One summer a guy that worked for my neighbor mowed my *wildflower patch* down in late summer, just before all the plants were to bloom. He was mowing the lawn and got carried away with himself, I guess. By rights, he was entitled to do so, as part of this garden is technically on my neighbor’s property. I was most fit to be tied though when he told me he did it because “it’s just weeds, man!” If that’s the way you see the world, well, so be it. But, they’re beautiful weeds. My husband takes care of the neighbor’s lawn now. Out of the goodness of his heart. 😉
Have decoy, need jig and frozen lake
Have you ever heard of a fish decoy? I hadn’t until I came across them at the show on Saturday. Sheepishly I asked the gentleman selling them if they were just decorative or if they actually had some use. He explained that yes, some people collect them, but in places where spear fishing is allowed these decoys are used to lure bigger fish to a hole made in the ice of a frozen lake. Lines are attached to the decoy, then to a stick or *jig* and the decoy is made to swim in a way so as to attract other fish that can be speared from above the ice. Like duck decoys, fish decoys are quite popular as folk art, in addition to their more practical use. Who’d have guessed it? Me, I just thought it was pretty. It’s a Lake Trout, carved from white pine and only 8″ long with a beautiful curve to its body. It’s surprisingly heavy for its size, due to the weights placed in its belly to make it *swim* properly. The carver suggested I try it out in the bathtub to see how it works.
I had a hard time choosing which I liked best, but think I chose a good one. The artist, Rich Brooks, has won many awards for his decoys and lures and the one I chose was featured in a display this summer at the Tuckerton Seaport where he was the *artist in residence*. A nice pic of my decoy is available here and more info about fish decoys in general is available at this website.
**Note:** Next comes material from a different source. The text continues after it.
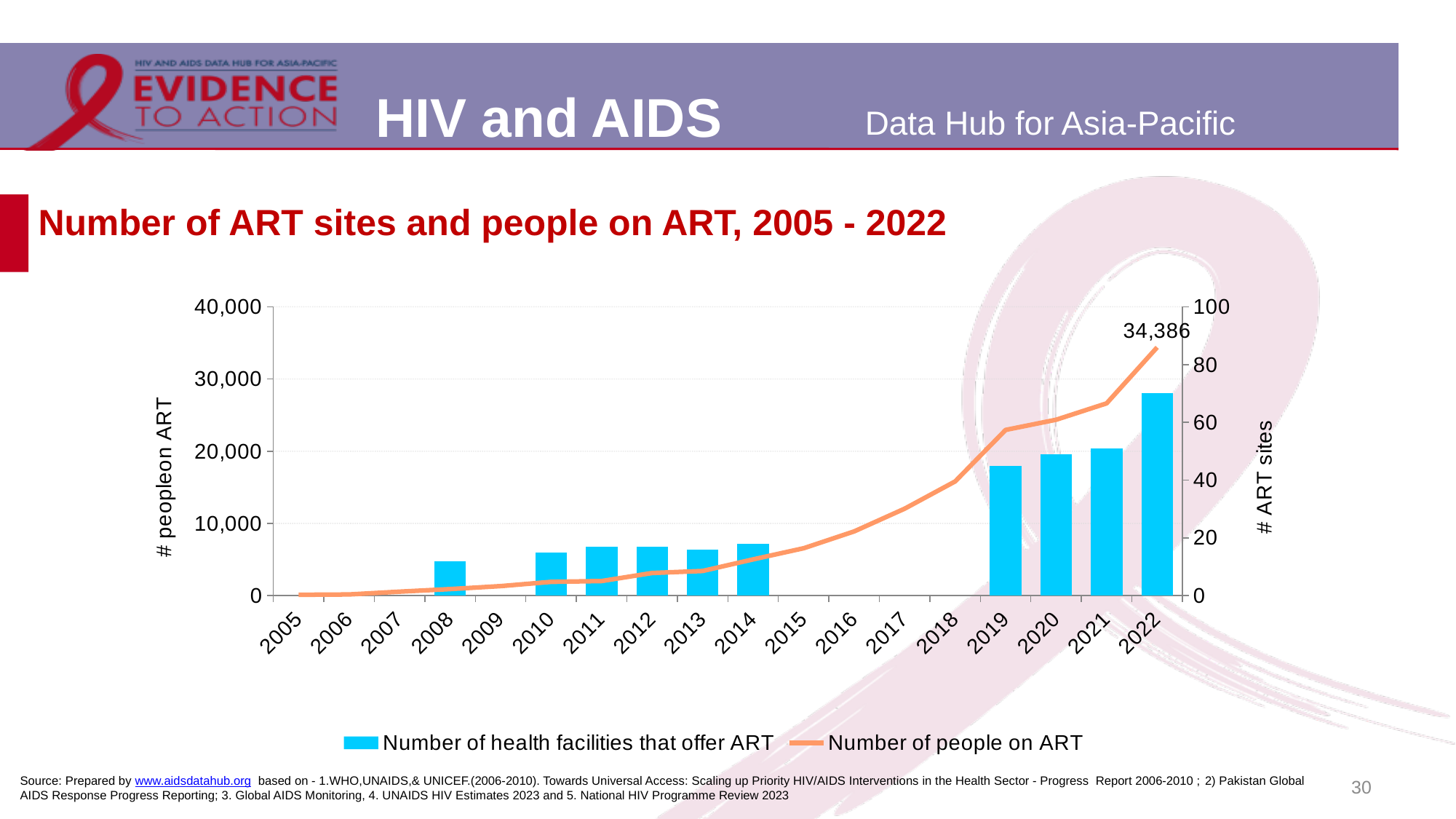
What kind of chart is this? Combination bar and line chart Does the number of people on ART rise or fall from 2005 to 2022? Rise What is the number of people on ART in 2022, as labelled on the chart? 34,386 Which series is shown as a line? Number of people on ART Is the number of people on ART in 2021 greater or less than 20,000? greater Which year has the highest number of health facilities that offer ART? 2022 How many series does the legend list? 2 What is the title of the chart? Number of ART sites and people on ART, 2005 - 2022 Which year has more health facilities that offer ART, 2019 or 2022? 2022 Is the number of health facilities that offer ART in 2022 greater or less than 60? greater How many years are shown on the x axis? 18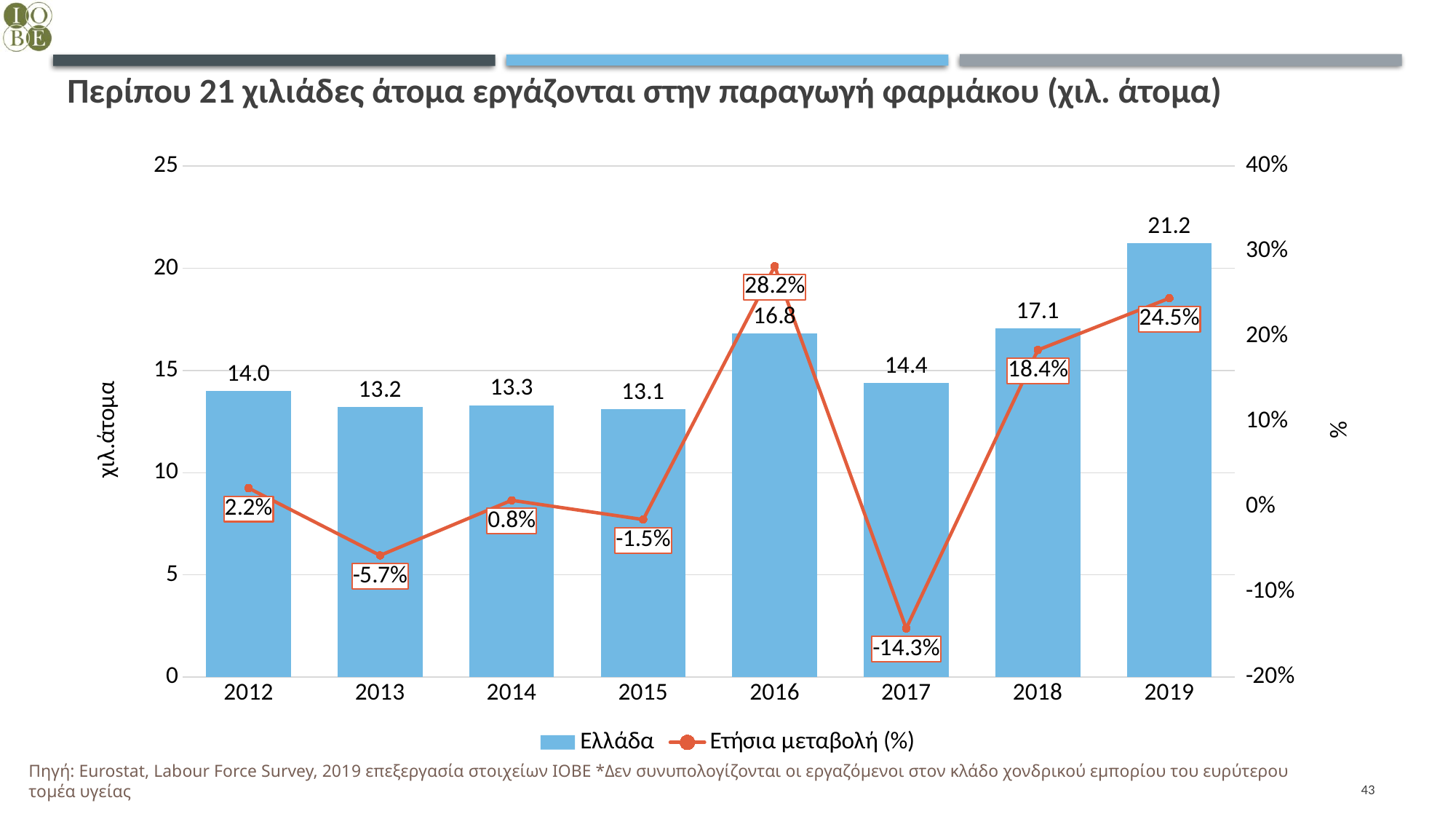
Which year has the lowest Ετήσια μεταβολή (%) value? 2017 What is the value of the Ελλάδα bar for 2015? 13.1 What is the Ετήσια μεταβολή (%) value shown for 2016? 28.2% How many years are shown on the x axis of the chart? 8 What is the difference between the Ελλάδα bar values for 2019 and 2018? 4.1 Which year has the highest Ελλάδα bar value? 2019 Is the Ελλάδα bar value for 2019 greater or less than 20? greater Do the Ελλάδα bar values rise or fall from 2017 to 2019? rise How many series does the legend list? 2 Which is larger, the Ελλάδα bar value for 2016 or for 2017? 2016 What kind of chart is shown on the slide? Combined bar and line chart What is the value of the Ελλάδα bar for 2019? 21.2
What I love most about the decoy show is the chance to chat with the people who make such beautiful things. They all seem to love to talk and share their expertise. I’d imagine it’s difficult on the ego to set up a booth filled with things you’ve worked hundreds of hours on and poured your soul into, only to see so many people pass by without much more than a glance. Those of us that do stop to ask questions (and to buy) are richly rewarded with a peek into the heart of an artist. Each decoy I own has been bought this way, after the telling of a story or a conversation about some aspect of their craft. That personal connection is what makes each decoy unique and special to me.